*TASKS TO CARRY OUT*
#1 Rewrite the passage on the poet Phu starting with "Phu later returned" and going on through "throughout ancient Thailand.", replacing "jailed" with "imprisoned".
#2 In the passage on the poet Phu, turn the paragraph beginning "His father and mother divorced" into a short bulleted list that keeps its main facts.
#3 According to the passage on the poet Phu, what did King Rama II appoint him?

At the time the epic poet was born, Bangkok had been established as the Thai capital just four years earlier, founding the Rattanakosin era which continues to the present day.

His father and mother divorced. His father became a monk at Ban Kram temple. His mother became a wet nurse for the royal family. Phu had an opportunity to work in the palace with his mother, where he fell in love with a lady in the palace named Chan, who was related to the royal family. The couple were arrested and punished as their relationship violated the traditional social order, but they were pardoned on the king's death.

Phu later returned to Rayong to visit his father, and wrote a poem about the journey called Nirat Mueang Klaeng which became one of his most famous poems. He wrote the epic poem for his fiancée, Chan. After he returned to the palace in Bangkok he married Chan, and they had a son named Phat. It was at this time that King Rama II appointed him court poet. However, the couple were not married long, divorcing after Phu had an affair with another woman. This was the first of many marriages ending in divorce, although he later professed that the wife he had loved the most was Chan. Phu became an alcoholic, and, around 1821, was jailed after a fight.

He began the poem, Phra Aphai Mani in prison, and published it in installments over the next twenty years. The epic tale follows the title character, Prince Aphai Mani, a Byronic hero, in his romantic adventures throughout ancient Thailand.

*DATASET CONTENT*
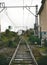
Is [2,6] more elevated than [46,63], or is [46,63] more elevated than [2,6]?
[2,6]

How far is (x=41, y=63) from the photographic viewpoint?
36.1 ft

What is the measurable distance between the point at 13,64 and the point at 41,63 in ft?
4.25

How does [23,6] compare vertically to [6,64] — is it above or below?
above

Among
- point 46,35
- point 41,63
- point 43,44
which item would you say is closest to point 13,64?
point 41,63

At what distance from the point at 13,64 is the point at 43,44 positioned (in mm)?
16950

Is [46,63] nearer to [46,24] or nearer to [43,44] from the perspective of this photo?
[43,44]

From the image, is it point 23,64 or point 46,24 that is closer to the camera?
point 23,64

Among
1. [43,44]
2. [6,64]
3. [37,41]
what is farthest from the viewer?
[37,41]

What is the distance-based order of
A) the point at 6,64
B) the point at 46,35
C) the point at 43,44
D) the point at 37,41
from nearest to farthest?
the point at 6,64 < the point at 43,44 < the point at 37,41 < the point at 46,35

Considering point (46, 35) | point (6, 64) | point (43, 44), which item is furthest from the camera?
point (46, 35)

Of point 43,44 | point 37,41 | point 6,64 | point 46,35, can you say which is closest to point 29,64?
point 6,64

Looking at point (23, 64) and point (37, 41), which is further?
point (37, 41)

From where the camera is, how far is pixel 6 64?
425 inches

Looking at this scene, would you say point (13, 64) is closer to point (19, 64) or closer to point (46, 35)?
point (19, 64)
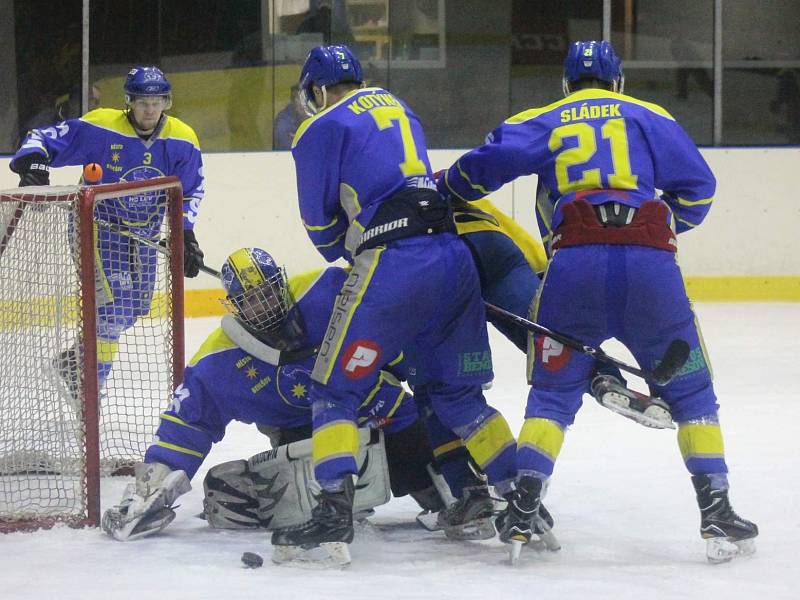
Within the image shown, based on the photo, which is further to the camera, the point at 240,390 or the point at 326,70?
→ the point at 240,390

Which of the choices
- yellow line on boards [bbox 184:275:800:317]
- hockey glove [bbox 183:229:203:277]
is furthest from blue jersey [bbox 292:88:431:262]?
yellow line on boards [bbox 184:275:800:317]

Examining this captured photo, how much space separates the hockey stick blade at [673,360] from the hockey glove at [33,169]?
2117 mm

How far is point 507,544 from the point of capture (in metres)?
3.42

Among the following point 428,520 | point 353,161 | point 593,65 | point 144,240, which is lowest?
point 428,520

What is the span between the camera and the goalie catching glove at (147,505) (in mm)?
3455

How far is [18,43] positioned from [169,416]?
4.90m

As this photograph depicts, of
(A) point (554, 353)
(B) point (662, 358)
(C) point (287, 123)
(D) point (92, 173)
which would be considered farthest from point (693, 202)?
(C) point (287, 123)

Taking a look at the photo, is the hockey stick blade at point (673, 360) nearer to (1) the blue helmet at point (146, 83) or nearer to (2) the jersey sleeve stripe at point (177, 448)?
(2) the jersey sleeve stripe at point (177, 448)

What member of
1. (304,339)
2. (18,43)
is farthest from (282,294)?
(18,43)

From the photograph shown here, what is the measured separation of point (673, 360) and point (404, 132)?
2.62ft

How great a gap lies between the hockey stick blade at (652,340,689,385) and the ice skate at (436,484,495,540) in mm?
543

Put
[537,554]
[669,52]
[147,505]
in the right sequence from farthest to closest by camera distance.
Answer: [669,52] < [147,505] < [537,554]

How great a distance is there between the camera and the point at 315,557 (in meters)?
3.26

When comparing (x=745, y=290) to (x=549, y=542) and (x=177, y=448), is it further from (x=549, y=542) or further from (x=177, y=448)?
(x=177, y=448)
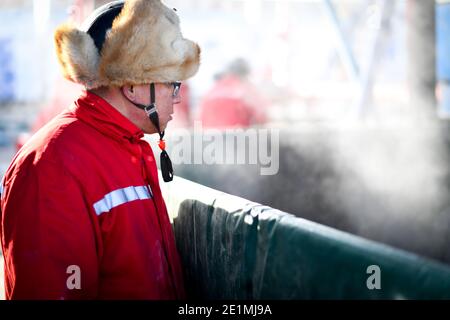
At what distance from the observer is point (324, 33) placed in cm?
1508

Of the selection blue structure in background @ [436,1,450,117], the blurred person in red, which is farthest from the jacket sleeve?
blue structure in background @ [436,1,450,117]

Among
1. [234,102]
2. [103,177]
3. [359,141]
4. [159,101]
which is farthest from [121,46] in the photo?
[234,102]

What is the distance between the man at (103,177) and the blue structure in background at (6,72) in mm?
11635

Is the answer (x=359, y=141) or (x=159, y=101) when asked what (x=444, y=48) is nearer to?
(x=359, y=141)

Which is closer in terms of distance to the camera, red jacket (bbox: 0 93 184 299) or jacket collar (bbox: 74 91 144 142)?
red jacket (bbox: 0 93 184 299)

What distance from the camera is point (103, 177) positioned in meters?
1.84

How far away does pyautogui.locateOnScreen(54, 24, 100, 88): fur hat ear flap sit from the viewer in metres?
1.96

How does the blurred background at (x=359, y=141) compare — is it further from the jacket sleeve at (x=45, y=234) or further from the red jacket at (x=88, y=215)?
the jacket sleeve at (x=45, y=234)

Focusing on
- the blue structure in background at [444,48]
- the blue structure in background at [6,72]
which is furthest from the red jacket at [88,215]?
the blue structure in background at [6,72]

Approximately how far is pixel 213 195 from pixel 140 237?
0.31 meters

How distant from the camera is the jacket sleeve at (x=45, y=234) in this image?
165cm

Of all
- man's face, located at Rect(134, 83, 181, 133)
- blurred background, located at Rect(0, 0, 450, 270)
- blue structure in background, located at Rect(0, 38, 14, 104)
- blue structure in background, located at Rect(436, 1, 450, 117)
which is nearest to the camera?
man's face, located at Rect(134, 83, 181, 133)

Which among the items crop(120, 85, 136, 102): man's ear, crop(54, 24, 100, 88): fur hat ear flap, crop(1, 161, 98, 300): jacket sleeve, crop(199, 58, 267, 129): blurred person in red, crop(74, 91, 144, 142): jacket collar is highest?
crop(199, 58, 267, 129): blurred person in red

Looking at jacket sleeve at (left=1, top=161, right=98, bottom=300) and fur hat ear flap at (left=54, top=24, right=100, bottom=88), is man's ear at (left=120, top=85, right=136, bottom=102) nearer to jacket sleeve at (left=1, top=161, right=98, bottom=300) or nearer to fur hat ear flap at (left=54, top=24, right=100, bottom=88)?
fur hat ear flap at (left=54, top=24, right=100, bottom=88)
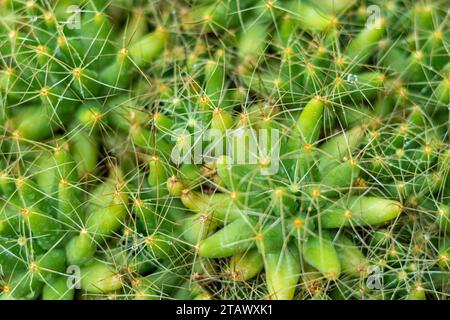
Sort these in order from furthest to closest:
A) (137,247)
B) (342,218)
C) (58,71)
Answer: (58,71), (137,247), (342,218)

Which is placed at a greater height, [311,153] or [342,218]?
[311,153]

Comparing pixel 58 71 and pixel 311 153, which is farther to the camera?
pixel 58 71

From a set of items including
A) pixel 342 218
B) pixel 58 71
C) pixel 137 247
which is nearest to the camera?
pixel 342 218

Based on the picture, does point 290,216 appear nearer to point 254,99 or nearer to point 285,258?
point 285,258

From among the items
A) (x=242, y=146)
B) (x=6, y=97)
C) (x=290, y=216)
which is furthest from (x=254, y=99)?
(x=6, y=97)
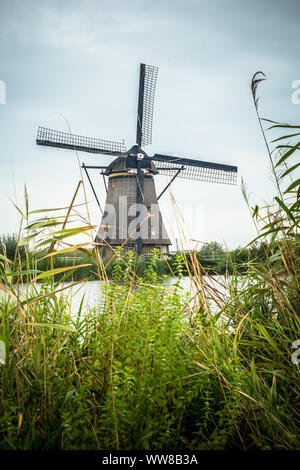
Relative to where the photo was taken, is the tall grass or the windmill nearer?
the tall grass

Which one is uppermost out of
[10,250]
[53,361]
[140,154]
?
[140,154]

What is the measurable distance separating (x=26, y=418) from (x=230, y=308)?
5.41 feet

*WRITTEN ANSWERS*
#1
Phu later returned to Rayong to visit his father, and wrote a poem about the journey called Nirat Mueang Klaeng which became one of his most famous poems. He wrote the epic poem for his fiancée, Chan. After he returned to the palace in Bangkok he married Chan, and they had a son named Phat. It was at this time that King Rama II appointed him court poet. However, the couple were not married long, divorcing after Phu had an affair with another woman. This was the first of many marriages ending in divorce, although he later professed that the wife he had loved the most was Chan. Phu became an alcoholic, and, around 1821, was imprisoned after a fight.

He began the poem, Phra Aphai Mani in prison, and published it in installments over the next twenty years. The epic tale follows the title character, Prince Aphai Mani, a Byronic hero, in his romantic adventures throughout ancient Thailand.

#2
- Phu's parents divorced.
- His father became a monk at Ban Kram temple.
- His mother became a wet nurse for the royal family.
- Phu worked in the palace with his mother.
- In the palace he fell in love with Chan, who was related to the royal family.
- The couple were arrested and punished because their relationship violated the traditional social order.
- They were pardoned on the king's death.

#3 King Rama II appointed him court poet.